El dormitorio comunicaba con un pequeño despacho en que realizaba sus trabajos. Un fichero repleto de horóscopos de clientes no me reveló nada. Busqué infructuosamente en la «F» de Favorite y la «L» de Liebling. Había una pequeña hilera de libros de consulta y un globo terráqueo. Los libros estaban apoyados contra un cofrecillo cerrado de alabastro, que tenía más o menos las dimensiones de una caja de cigarros. Sobre la tapa había tallada una serpiente de tres cabezas.
Hojeé los libros con la esperanza de hallar un recorte oculto, pero no había nada. Cuando registré los papeles desordenados sobre el escritorio, me llamó la atención una tarjeta impresa con ribete negro. Arriba tenía estampada una estrella invertida de cinco puntas, encerrada en un círculo. La estrella tenía superpuesta la cabeza de un macho cabrío.
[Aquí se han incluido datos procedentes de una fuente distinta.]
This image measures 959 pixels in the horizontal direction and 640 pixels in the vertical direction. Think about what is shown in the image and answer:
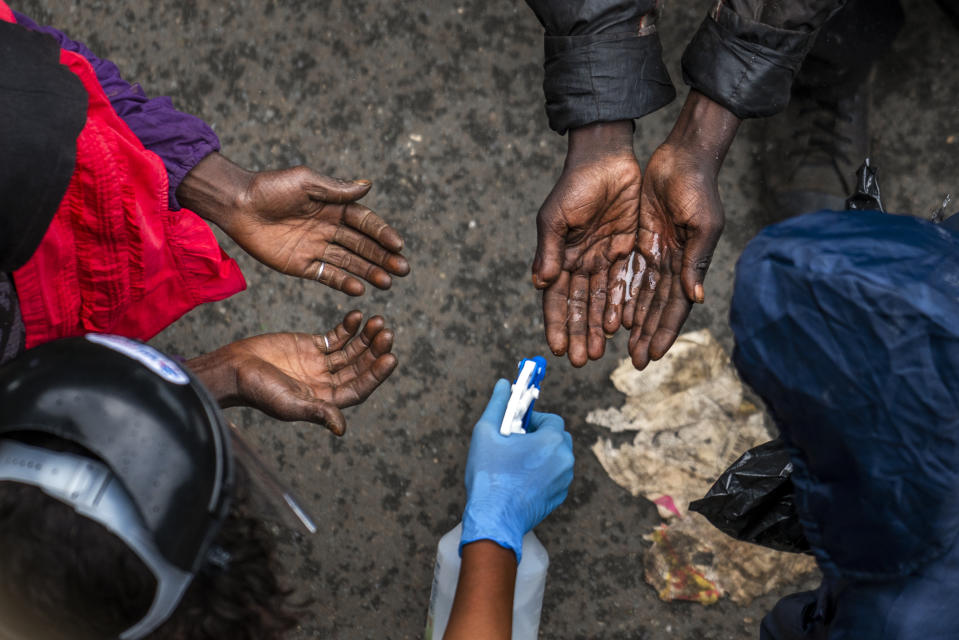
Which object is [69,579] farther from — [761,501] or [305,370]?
[761,501]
Debajo del emblema se leía, en mayúsculas ornamentales, missa niger. El texto también estaba en latín. Al pie figuraban los números XXII.III.MCMLIX. Era una fecha. El Domingo de Ramos, para el que faltaban sólo cuatro días. Había un sobre que hacía juego, dirigido a Margaret Krusemark. Deslicé en él la tarjeta y lo metí en el maletín.
La mayoría de los papeles diseminados sobre el escritorio correspondía a cálculos astrales y horóscopos en preparación. Les eché una mirada indiferente y encontré uno encabezado con mi nombre. ¡Vaya si le hubiese gustado al teniente Sterne ponerle las manos encima! Debería haberlo quemado, o arrojado al water, pero en cambio, como un lelo, lo guardé en mi maletín.
El hallazgo del horóscopo me indujo a revisar la agenda de mesa de Margaret Krusemark. Ahí estaba yo, el lunes 16: «H. Angel, 13:30 horas». Arranqué la hoja y la sumé al contenido del maletín. En la página que correspondía al día de la fecha figuraba una cita para las diecisiete treinta. Mi reloj adelantaba unos minutos, pero faltaba poco para las cinco y veinte.
Al salir, dejé la puerta entornada. Algún otro encontraría el cadáver y llamaría a la policía. Yo no quería meterme en ese lío. ¡Pobre de mí! Estaba hundido en él hasta el cuello.